• Document extract
I decided to walk through my local Walmart’s book section one day and this book caught my eye.
I don’t know if it was the bright cover amongst the dark covers of the books around it or what; but for some reason I wanted to pick it up. Upon doing so I just had a gut feeling I had to purchase it.
Recently I have been feeling down, my if you read my post from last Saturday you can read how low I had gotten. I started missing dead relatives, my Papa and Mama (great-grandparents on my father’s side) after recently finding a cousin I didn’t know I had. I guess that kind of played a role too. But this little book by Patrick Ness actually helped.
Unlike the past few weeks I haven’t been reading as quickly, A Monster Calls fixed that. I finished it in a day and a half. It’s also a book I recommend to anyone who is suffering with grief or lingering mourning from losing a loved one. It’s one I want my own mother to read because I think it will help her forgive herself for my grandfather’s passing. The day he died she feared she held him too tight, I think they both needed that closeness for him to finally pass peacefully.
A Monster Calls is a book that makes you think. Little Conor is around 13 years old and dealing- rather well, with a mother sick with cancer. He helps her around the house, knows how her treatments affect her, little things to do to keep her happy, and how to keep himself. Most 13 year-olds can barely remember to brush their teeth, never mind helping tend to a household. Conor does it for the love of his mother.
The book deals with divorce in two stages, the mothers and the grandmother’s. Grandma is single and living like a 20 year old where as her poor daughter is doing her best to stay alive and raise a young boy. It’s not easy for these women, but the contrast here is astounding.

• Provided data
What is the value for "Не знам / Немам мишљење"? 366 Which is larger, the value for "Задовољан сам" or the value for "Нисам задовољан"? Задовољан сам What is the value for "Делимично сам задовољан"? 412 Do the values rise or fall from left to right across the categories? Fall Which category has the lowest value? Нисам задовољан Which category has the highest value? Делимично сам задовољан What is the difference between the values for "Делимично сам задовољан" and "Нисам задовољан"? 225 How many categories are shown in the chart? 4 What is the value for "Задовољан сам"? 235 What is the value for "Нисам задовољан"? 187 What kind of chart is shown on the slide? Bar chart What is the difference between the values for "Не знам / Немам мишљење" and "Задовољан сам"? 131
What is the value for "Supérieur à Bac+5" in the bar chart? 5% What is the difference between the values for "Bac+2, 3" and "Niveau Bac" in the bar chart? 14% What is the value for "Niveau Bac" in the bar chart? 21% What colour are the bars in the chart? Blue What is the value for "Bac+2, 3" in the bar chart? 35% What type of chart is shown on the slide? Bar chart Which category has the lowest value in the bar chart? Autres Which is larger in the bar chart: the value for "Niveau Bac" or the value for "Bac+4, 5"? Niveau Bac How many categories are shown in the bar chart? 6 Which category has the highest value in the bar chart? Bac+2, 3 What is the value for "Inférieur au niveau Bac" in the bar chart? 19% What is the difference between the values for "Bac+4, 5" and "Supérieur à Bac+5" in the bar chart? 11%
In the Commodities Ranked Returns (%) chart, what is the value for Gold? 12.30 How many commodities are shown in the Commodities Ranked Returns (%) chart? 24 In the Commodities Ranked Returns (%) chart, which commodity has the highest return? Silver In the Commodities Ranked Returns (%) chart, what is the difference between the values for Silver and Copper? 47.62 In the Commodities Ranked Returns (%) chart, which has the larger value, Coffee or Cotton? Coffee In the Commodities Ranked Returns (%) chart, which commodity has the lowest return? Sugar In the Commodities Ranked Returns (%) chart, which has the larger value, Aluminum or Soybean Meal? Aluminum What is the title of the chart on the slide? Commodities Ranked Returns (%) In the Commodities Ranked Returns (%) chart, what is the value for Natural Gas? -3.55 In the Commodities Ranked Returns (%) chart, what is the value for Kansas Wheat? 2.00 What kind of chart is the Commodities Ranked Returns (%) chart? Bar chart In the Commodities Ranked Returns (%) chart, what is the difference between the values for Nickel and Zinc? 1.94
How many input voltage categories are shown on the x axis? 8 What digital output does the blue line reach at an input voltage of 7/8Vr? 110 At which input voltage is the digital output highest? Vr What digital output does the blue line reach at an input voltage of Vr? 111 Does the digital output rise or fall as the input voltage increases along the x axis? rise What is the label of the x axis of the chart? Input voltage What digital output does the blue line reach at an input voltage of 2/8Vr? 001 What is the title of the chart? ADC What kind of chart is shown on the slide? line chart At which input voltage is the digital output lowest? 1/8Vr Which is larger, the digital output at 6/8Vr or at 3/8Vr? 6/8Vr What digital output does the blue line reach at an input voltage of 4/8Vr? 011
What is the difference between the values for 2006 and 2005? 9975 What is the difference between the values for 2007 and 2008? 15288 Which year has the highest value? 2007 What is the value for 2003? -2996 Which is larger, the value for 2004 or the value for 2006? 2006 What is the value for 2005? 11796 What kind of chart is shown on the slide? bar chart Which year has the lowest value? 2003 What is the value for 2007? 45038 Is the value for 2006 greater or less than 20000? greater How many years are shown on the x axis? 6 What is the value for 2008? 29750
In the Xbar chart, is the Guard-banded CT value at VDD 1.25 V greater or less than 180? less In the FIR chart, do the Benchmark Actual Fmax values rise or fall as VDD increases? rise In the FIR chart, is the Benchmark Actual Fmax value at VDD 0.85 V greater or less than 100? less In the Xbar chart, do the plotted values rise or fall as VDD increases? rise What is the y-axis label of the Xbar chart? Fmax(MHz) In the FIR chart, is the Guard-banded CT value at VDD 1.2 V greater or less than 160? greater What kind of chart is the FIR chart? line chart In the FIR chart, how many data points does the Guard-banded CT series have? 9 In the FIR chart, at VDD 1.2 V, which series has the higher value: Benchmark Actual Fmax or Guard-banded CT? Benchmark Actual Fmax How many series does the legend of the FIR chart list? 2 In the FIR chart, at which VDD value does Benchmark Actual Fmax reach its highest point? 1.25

• Exercise objective
Write out, word for word, everything in the post on A Monster Calls from "A Monster Calls is" down to "of his mother.". The entries stand apart from the post on A Monster Calls and are not part of it.

• Answer section
A Monster Calls is a book that makes you think. Little Conor is around 13 years old and dealing- rather well, with a mother sick with cancer. He helps her around the house, knows how her treatments affect her, little things to do to keep her happy, and how to keep himself. Most 13 year-olds can barely remember to brush their teeth, never mind helping tend to a household. Conor does it for the love of his mother.